Los besos rusos. «Hay quienes, si te pones a la altura de su boca, muerden. Hay quienes, si te pones a la altura de su boca, besan», cuenta la poeta Carmen Camacho. Los rusos, por lo menos antes, cuando iban de rojos y asustaban como diablos, eran de los que mordían. En Hondarribia, el verano pasado, escuché a una abuela lanzar este reproche a sus nietos: «Hoy estáis muy soviéticos... no me habéis dado ni un par de besos en todo el día».

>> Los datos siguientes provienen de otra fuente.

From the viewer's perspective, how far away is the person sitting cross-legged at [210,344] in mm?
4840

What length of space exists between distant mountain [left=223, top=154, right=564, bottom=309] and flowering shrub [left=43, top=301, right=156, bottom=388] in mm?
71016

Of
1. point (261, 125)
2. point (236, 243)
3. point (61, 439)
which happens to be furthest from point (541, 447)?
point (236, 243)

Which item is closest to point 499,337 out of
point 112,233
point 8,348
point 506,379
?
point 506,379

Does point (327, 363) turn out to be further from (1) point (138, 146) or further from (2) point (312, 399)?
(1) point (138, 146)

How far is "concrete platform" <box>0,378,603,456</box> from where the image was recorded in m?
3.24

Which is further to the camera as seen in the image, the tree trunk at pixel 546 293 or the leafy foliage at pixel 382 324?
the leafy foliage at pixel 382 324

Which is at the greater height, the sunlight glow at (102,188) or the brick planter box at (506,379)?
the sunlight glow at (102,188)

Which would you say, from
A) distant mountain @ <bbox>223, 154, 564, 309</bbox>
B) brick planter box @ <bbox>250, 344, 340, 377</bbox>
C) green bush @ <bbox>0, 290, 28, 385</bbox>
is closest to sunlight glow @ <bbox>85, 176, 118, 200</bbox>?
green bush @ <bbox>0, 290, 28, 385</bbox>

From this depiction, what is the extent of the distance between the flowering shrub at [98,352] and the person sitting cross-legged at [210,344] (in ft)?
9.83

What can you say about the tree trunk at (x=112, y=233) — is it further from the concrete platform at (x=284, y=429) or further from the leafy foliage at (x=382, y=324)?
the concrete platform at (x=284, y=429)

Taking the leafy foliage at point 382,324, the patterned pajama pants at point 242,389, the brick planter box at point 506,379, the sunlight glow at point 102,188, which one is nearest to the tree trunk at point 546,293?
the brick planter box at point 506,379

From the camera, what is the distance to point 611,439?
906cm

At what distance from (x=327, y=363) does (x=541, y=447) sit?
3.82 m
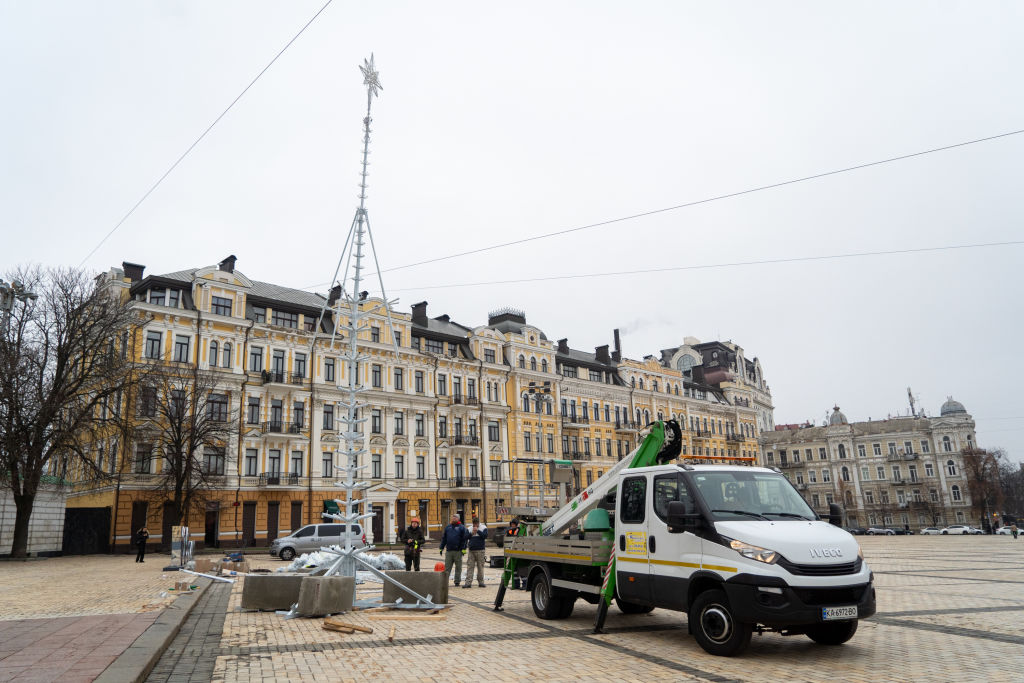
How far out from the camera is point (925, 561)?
1030 inches

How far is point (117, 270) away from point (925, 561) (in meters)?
45.2

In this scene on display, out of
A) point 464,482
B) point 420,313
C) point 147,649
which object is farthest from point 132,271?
point 147,649

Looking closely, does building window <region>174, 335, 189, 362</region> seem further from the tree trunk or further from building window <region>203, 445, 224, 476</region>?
the tree trunk

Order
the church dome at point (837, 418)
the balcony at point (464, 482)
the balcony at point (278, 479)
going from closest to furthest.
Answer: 1. the balcony at point (278, 479)
2. the balcony at point (464, 482)
3. the church dome at point (837, 418)

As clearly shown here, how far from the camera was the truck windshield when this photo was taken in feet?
29.3

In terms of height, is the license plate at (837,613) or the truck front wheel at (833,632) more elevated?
the license plate at (837,613)

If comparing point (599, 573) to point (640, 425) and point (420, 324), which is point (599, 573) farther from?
point (640, 425)

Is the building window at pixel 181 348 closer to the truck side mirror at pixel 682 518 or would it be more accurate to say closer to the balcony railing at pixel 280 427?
the balcony railing at pixel 280 427

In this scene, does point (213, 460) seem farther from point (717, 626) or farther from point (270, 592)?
point (717, 626)

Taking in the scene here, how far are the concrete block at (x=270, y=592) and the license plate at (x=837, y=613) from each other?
914 cm

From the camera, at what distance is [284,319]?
154ft

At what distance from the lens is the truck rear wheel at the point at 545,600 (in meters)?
11.6

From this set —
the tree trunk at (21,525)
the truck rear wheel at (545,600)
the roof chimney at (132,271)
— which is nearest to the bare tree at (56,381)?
the tree trunk at (21,525)

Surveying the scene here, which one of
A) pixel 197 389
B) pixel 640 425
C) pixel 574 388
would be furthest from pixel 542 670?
pixel 640 425
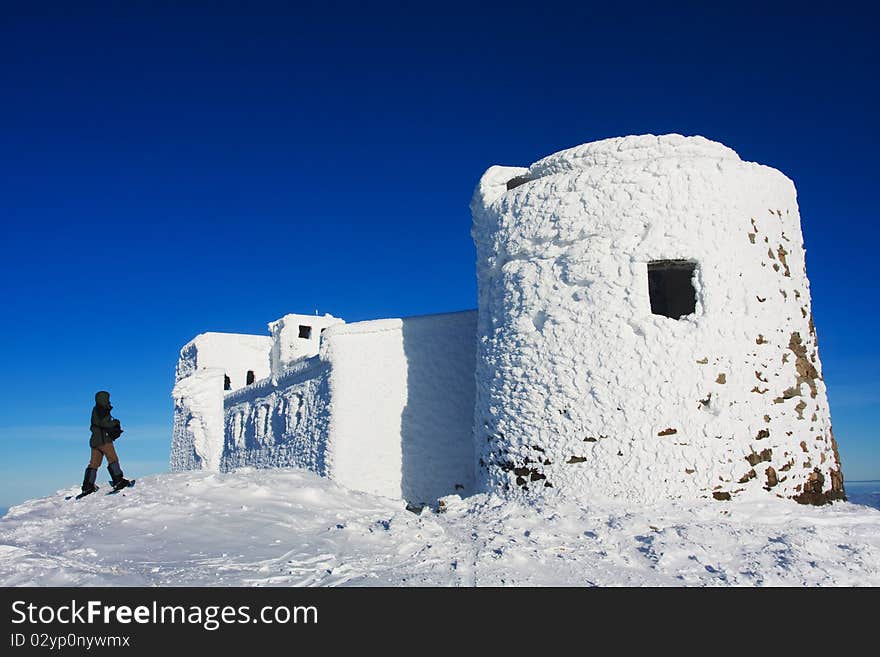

Los besos golosos. No hay mayor provecho, para comensal y comido, que devorarse a besos. De los pies a la cabeza. Hace unos meses, un amigo le explicó a su hijo de diez años, tras preguntar éste varias veces sobre el tema, para qué sirve un preservativo. «Empecé con lo típico, un chico, una chica, se gustan mucho, hacen el amor, no quieren tener hijos... Estuve un buen rato hablando, le conté un montón de cosas, con todo tipo de ejemplos y hasta le enseñé un condón para que lo pudiera entender bien. Al final, cuando terminé, orgulloso de cómo lo había hecho, va el chaval y pregunta: ¿Y por qué hay preservativos de sabores?».

Los besos eternos. «En tus pechos escribí / mis mejores besos / y ahora otros labios los emborronan», canta en un bolero el poeta Ferrán Fernández. Los buenos besos, los auténticos, son indelebles. Nadie, nada, puede con ellos. Hace un par de años, en la Plaza Nueva de Bilbao, dos hermanos chiquitos jugaban a plantarse besos. Uno, los estampaba. El otro, que no estaba por la labor, se los intentaba quitar con la mano, frota que te frota, como si tuviera un estropajo. Hasta que otra cría, muy atenta al espectáculo, sentenció: «No te limpies más, para de una vez, los besos no se borran».